### Work instructions
Copy out the lines of the records below word for word, beginning with the line that contains "Does the placement" and continuing through the end of the records. Omit the pictures from your answer.

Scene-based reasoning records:
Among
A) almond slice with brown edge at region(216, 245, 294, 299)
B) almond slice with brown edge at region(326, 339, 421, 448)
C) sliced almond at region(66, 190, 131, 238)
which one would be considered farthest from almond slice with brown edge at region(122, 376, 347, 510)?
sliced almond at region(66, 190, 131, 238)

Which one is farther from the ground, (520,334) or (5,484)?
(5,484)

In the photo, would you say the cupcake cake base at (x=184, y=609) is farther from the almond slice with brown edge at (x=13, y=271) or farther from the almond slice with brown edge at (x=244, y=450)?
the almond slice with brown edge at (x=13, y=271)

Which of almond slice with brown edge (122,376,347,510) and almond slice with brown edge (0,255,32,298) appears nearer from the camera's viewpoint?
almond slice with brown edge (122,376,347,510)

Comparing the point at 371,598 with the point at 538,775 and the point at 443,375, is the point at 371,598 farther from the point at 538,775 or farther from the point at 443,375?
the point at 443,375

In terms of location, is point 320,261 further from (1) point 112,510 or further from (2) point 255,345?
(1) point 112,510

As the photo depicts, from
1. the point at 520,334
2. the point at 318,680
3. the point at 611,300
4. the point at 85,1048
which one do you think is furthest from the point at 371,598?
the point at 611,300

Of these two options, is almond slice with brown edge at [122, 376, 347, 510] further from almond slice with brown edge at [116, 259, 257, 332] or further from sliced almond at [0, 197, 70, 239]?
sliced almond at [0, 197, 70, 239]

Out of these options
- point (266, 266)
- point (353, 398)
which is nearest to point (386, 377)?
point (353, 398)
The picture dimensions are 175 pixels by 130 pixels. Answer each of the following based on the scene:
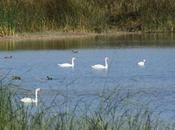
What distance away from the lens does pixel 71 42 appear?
29.0 m

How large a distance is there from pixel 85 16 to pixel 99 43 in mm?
5199

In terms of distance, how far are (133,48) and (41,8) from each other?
8.96 metres

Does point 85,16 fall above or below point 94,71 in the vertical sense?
above

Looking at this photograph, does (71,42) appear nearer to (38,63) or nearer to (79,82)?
(38,63)

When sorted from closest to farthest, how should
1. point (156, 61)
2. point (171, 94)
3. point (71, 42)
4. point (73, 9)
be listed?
1. point (171, 94)
2. point (156, 61)
3. point (71, 42)
4. point (73, 9)

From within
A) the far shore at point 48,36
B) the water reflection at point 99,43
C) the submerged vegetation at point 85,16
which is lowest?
the water reflection at point 99,43

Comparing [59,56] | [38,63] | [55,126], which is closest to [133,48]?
[59,56]

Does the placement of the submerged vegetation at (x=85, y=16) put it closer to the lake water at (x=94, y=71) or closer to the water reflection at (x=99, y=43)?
the water reflection at (x=99, y=43)

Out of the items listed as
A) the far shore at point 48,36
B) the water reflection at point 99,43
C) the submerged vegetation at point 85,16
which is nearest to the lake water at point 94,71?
the water reflection at point 99,43

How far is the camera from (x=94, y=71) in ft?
63.8

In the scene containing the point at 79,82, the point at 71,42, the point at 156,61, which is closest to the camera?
the point at 79,82

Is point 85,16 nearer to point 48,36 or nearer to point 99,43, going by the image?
point 48,36

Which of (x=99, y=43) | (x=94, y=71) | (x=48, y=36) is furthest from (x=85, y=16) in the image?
(x=94, y=71)

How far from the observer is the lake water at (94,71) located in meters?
14.3
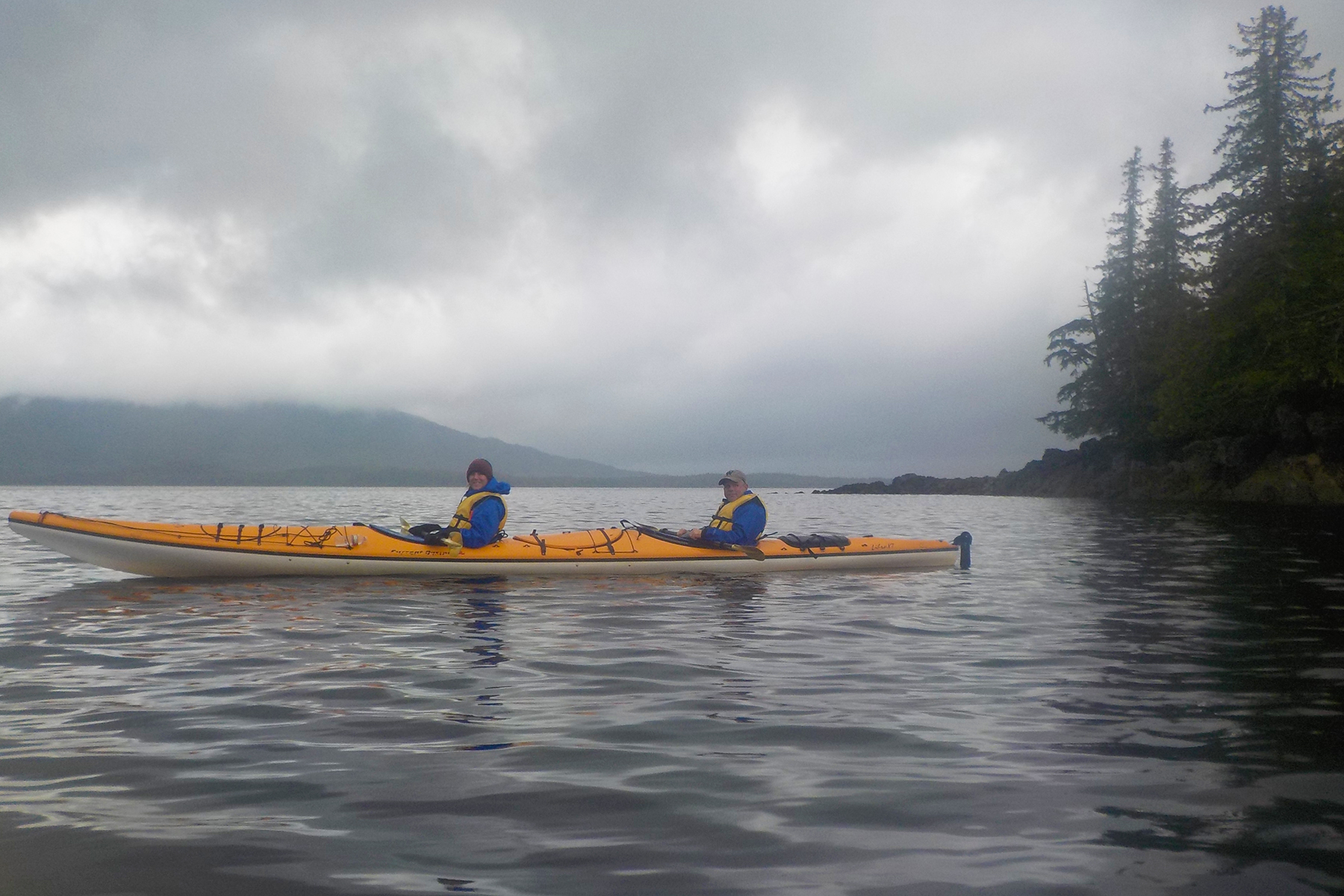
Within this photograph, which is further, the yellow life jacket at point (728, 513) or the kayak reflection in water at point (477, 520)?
the yellow life jacket at point (728, 513)

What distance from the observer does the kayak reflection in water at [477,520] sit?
12711mm

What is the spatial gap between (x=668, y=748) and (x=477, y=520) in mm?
8487

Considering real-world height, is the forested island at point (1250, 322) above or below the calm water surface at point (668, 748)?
above

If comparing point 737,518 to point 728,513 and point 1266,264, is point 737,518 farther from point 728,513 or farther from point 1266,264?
point 1266,264

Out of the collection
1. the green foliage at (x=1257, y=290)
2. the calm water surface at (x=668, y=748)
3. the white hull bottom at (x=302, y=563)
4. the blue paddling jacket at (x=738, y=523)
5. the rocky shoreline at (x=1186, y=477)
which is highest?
the green foliage at (x=1257, y=290)

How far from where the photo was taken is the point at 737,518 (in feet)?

### Complete output
Does the placement of the submerged vegetation at (x=85, y=16) put it closer to the lake water at (x=94, y=71) or closer to the water reflection at (x=99, y=43)?
the water reflection at (x=99, y=43)

Out of the items listed as
A) the far shore at point 48,36
B) the water reflection at point 99,43
C) the submerged vegetation at point 85,16
which is nearest to the lake water at point 94,71?
the water reflection at point 99,43

How far is the camera from (x=94, y=71) in ft?
63.8

In the scene containing the point at 79,82, the point at 71,42, the point at 156,61, which is closest to the camera?
the point at 79,82

Is point 85,16 nearer to point 48,36 or nearer to point 99,43, going by the image?
point 48,36

Which of (x=99, y=43) | (x=94, y=71) | (x=48, y=36) is furthest from (x=85, y=16) in the image?
(x=94, y=71)

How far from the observer is the lake water at (94,71) located in meters?
14.3
Within this photograph, which is further, the yellow life jacket at point (728, 513) or the kayak reflection in water at point (477, 520)?
the yellow life jacket at point (728, 513)

What distance from the observer does the kayak reflection in water at [477,520] sit?
12711mm

What is the spatial gap between (x=668, y=748) and (x=477, y=520) in mm?
8487

Considering real-world height, is the forested island at point (1250, 322) above or below the calm water surface at point (668, 748)?
above

If comparing point 737,518 to point 728,513 and point 1266,264, is point 737,518 farther from point 728,513 or farther from point 1266,264?
point 1266,264

Out of the collection
1. the green foliage at (x=1257, y=290)
2. the calm water surface at (x=668, y=748)
3. the white hull bottom at (x=302, y=563)
4. the blue paddling jacket at (x=738, y=523)
5. the rocky shoreline at (x=1186, y=477)
which is highest?
the green foliage at (x=1257, y=290)

How far from where the photo was taken is the point at 737,518 (in feet)?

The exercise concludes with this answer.